It is a good thing that he is trying to control himself! 

Sometimes we don't change overnight, so we make the same mistake again. But as you noticed, he is making the mistake less and less. It is a good sign. 

No men can insult me by calling me names. I had one man who called me names, and a week later he couldn't find me again no matter how hard he tried, I didn't say anything after he called me names, as soon as he did that, I felt disgusted by that man. I wasn't married to that man, so it was easy for me to run away.


----------



## greenpearl

okeydokie said:


> with all due respest pearl, nobody likes to be reminded of their failures, and in all honesty, i didnt see where she said he was a failure. it also sounds like she complains alot by her own admission, and nobody likes a complainer either.
> 
> calling anyone names is harsh and immature. saying a woman is acting like a B***h or a man is acting like an a*****e is one thing, labeling them as such (you are a "blank") is different and not at all constructive. alot of folks just cannot argue constructively and must resort to bullying, probably more of a male trait but women do it too.

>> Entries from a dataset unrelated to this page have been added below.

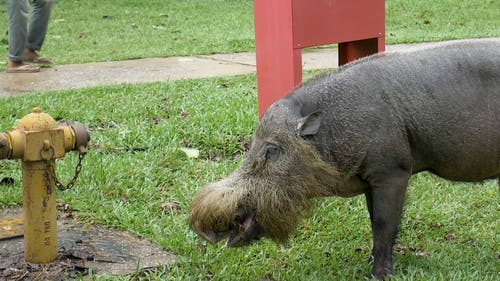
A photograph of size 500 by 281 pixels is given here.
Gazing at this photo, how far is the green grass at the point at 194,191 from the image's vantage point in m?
4.20

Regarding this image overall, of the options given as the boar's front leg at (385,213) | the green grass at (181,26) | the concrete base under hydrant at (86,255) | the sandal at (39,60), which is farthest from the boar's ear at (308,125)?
the green grass at (181,26)

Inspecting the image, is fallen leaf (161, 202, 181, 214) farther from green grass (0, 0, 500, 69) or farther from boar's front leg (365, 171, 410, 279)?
green grass (0, 0, 500, 69)

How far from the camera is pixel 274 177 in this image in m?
3.79

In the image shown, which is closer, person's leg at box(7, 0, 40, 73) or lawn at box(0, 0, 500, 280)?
lawn at box(0, 0, 500, 280)

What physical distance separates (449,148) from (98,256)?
177 centimetres

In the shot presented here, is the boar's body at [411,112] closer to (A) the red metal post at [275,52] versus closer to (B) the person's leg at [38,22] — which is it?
(A) the red metal post at [275,52]

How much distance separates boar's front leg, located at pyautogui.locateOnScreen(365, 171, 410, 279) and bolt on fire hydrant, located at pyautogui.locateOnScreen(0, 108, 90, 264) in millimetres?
1380

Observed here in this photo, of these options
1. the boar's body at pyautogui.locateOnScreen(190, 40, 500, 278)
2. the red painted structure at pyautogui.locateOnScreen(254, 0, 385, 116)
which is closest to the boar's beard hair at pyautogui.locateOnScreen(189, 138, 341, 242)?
the boar's body at pyautogui.locateOnScreen(190, 40, 500, 278)

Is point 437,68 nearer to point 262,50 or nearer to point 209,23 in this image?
point 262,50

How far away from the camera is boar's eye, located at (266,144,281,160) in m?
3.82

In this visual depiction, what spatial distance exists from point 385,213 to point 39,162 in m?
1.60

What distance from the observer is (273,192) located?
3.77 meters

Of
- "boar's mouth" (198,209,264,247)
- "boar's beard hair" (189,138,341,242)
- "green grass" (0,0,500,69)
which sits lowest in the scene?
"green grass" (0,0,500,69)

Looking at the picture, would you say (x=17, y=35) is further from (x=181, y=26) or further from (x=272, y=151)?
(x=272, y=151)
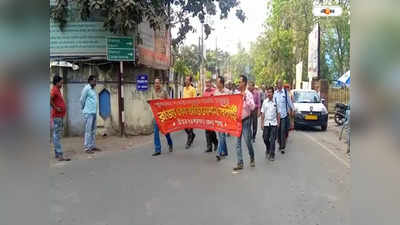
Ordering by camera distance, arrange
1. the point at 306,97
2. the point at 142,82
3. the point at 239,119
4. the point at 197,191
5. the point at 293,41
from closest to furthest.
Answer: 1. the point at 197,191
2. the point at 239,119
3. the point at 142,82
4. the point at 306,97
5. the point at 293,41

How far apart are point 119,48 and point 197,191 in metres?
6.64

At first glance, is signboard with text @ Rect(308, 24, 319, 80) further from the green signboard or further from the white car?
the green signboard

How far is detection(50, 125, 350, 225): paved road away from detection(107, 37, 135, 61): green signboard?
349 centimetres

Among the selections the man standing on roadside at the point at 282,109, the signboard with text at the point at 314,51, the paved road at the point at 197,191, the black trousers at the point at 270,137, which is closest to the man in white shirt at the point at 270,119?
the black trousers at the point at 270,137

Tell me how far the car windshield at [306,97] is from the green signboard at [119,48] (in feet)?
25.0

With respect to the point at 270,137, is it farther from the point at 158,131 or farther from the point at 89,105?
the point at 89,105

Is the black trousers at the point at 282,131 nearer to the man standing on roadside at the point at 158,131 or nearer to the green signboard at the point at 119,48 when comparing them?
the man standing on roadside at the point at 158,131

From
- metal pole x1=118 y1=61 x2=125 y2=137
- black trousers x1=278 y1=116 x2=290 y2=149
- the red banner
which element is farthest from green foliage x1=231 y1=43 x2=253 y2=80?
the red banner

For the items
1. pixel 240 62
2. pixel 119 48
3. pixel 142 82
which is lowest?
pixel 142 82

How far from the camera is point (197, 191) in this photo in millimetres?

I sensed it wrong maybe!  

For men, nagging is a deal breaker. No men like women who complain and nag a lot. Just like no women like angry or abusive men. 

Men like to go home when the home is sweet and relaxing. Men don't like to be around unhappy wives. The more you nag and complain, the farther he wants to run away.


----------



## Jellybeans

Ther eare a lot of red flags here: his temper that goess off, you walking on eggshells/biting your tongue so as not to upset him, him calling you the reprehensible C word, you smacking him on the face, him throwing his ring off, you being the only one to apologize after aguments and him stonewalling you.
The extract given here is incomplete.